▶ **What to work on**:
The task calls for an exact retyping of the lines from the one holding "Vehículo de carga" through the end of the listing, with pictures omitted and nothing added.

▶ **Exercise data**:
####################
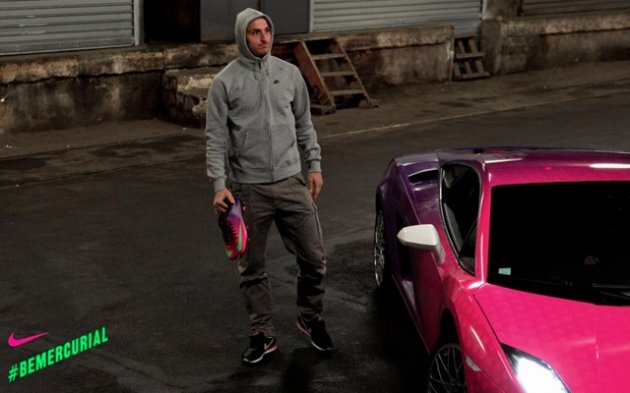 http://s0.thejournal.ie/media/2013/03/zlatan-pink-car-2-630x393.jpg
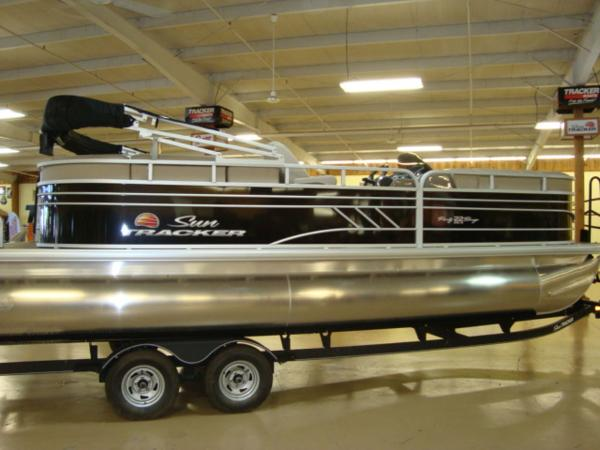 2020 Sun Tracker boat for sale, model of the boat is Party Barge® 22 RF DLX & Image # 1 of 28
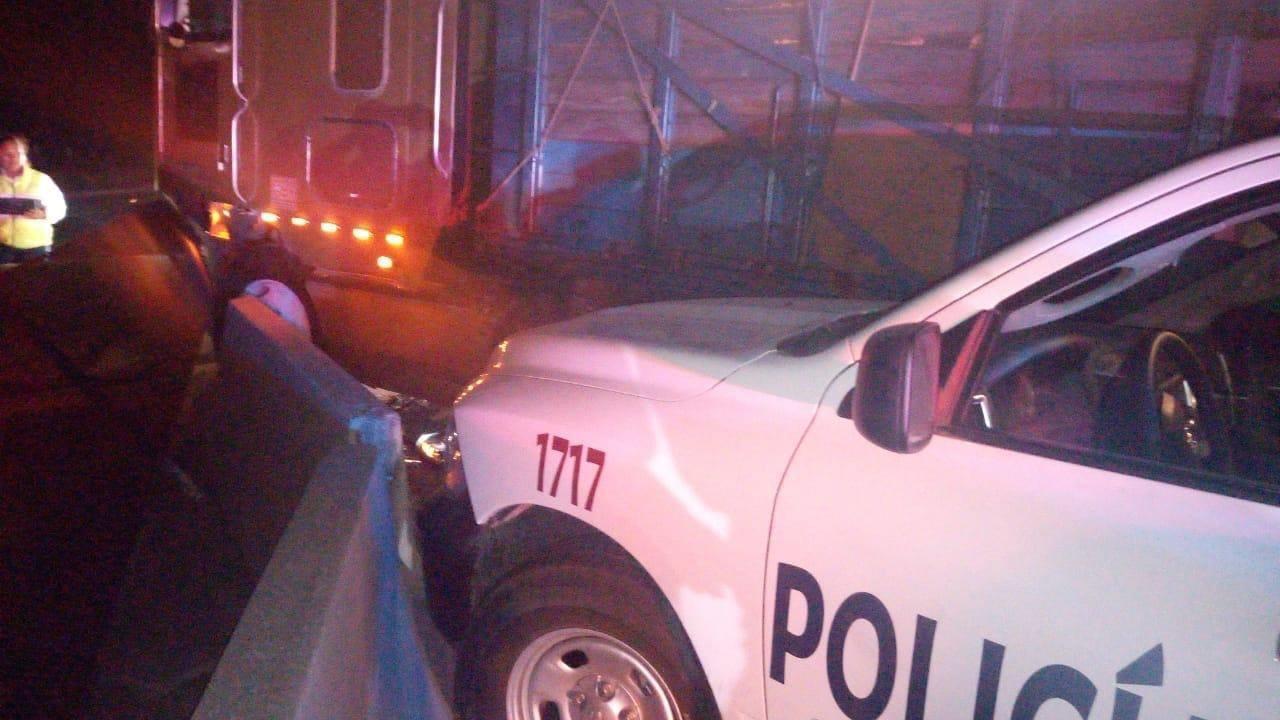 Vehículo de carga impacta a patrullas estatales en autopista Puebla-Orizaba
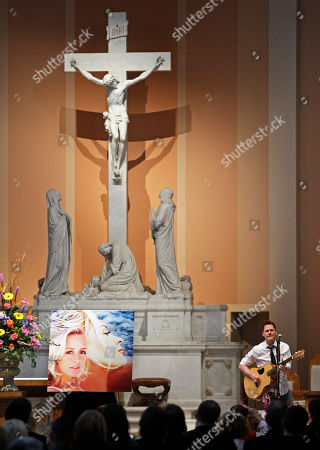 Bryan White Bryan White performs during a memorial service for fellow country singer Mindy McCready, in Nashville, Tenn. McCready committed suicide Feb. 17 in Heber Springs, Ark. Old friends and family members spoke about her difficulties and triumphs during the hour-long remembrance Wednesday at the Cathedral of the Incarnation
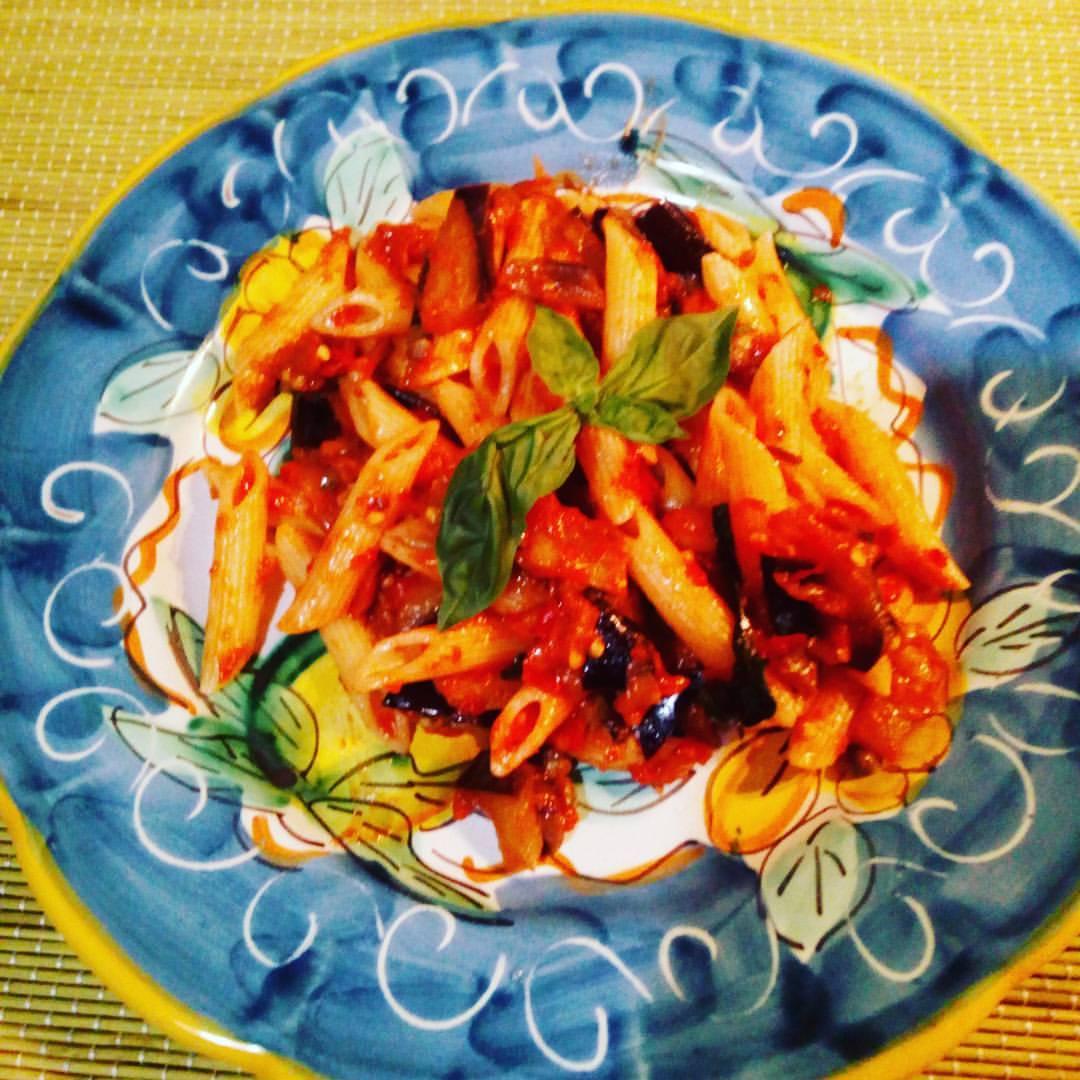 Pasta con pomodoro e olive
####################
▶ **Answer section**:
 Vehículo de carga impacta a patrullas estatales en autopista Puebla-Orizaba
 Bryan White Bryan White performs during a memorial service for fellow country singer Mindy McCready, in Nashville, Tenn. McCready committed suicide Feb. 17 in Heber Springs, Ark. Old friends and family members spoke about her difficulties and triumphs during the hour-long remembrance Wednesday at the Cathedral of the Incarnation
 Pasta con pomodoro e olive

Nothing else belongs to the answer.